お世話になっている同じ業界の先生が、イタリアの某有名テーラーで仮縫いをした時のこと、あまりのアームホールの小ささに窮屈感を覚え、「もっと大きくして欲しい」と要望したところ、「それは出来ない!この店のスタイルを変えることは出来ないので、大きくすることは出来ない」と断られたそうです。かなり食い下がったそうですが、全く受け付けてもらえなかったそうです。納品後ご自身で縫い直されたそうです(笑)。
プライドのあるそのテーラーとしては「当店のスタイル、考え方を変えることは出来ません。

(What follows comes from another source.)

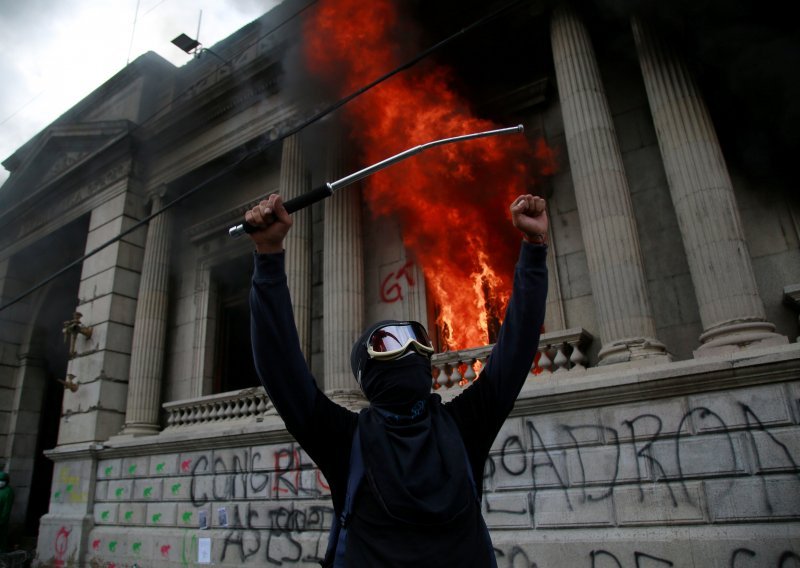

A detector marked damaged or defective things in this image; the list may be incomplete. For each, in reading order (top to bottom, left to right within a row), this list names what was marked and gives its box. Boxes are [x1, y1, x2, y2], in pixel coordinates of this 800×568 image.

bent metal rod [228, 124, 524, 237]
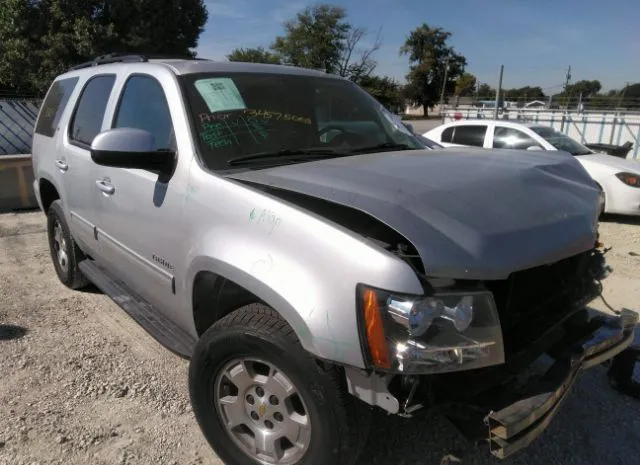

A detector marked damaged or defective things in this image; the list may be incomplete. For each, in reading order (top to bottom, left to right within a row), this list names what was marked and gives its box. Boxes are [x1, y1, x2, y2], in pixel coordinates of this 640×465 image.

crumpled hood [228, 150, 604, 280]
damaged front bumper [488, 308, 636, 456]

嫌なら他店へどうぞ」といった感じでしょうか。
程度の差こそあれ、『ハウススタイル』とはそういうものだと思います。
しかし日本でこれを余り露骨にやっちゃうとマズいですが(笑)。
『ハウススタイル』を打ち出しているテーラーのスタイリングには特徴があり、そのデザインに特化している分、そのスタイルに関しては完成度が高いと言えます。しかしスタイリングと生地の特性がリンクしている場合もあり、好みの生地で作ることが出来なかったり、その逆に好みのスタイリングで作ることが出来なかったりすることもあります。
お客様がスタイルに惚れ込んで作る分には『ハウススタイル』がハッキリしているというのは分かりやすくていいと思います。
ただ、余りそのスタイルの特徴がはっきりしていると、「××のお店のスーツだ」とすぐに分かってしまい、そのことを好む方と嫌う方に分かれるところでもあります。
日本における『ハウススタイル』とは、『そのお店が打ち出している、中心となるオリジナルデザイン』といった感じでしょうか。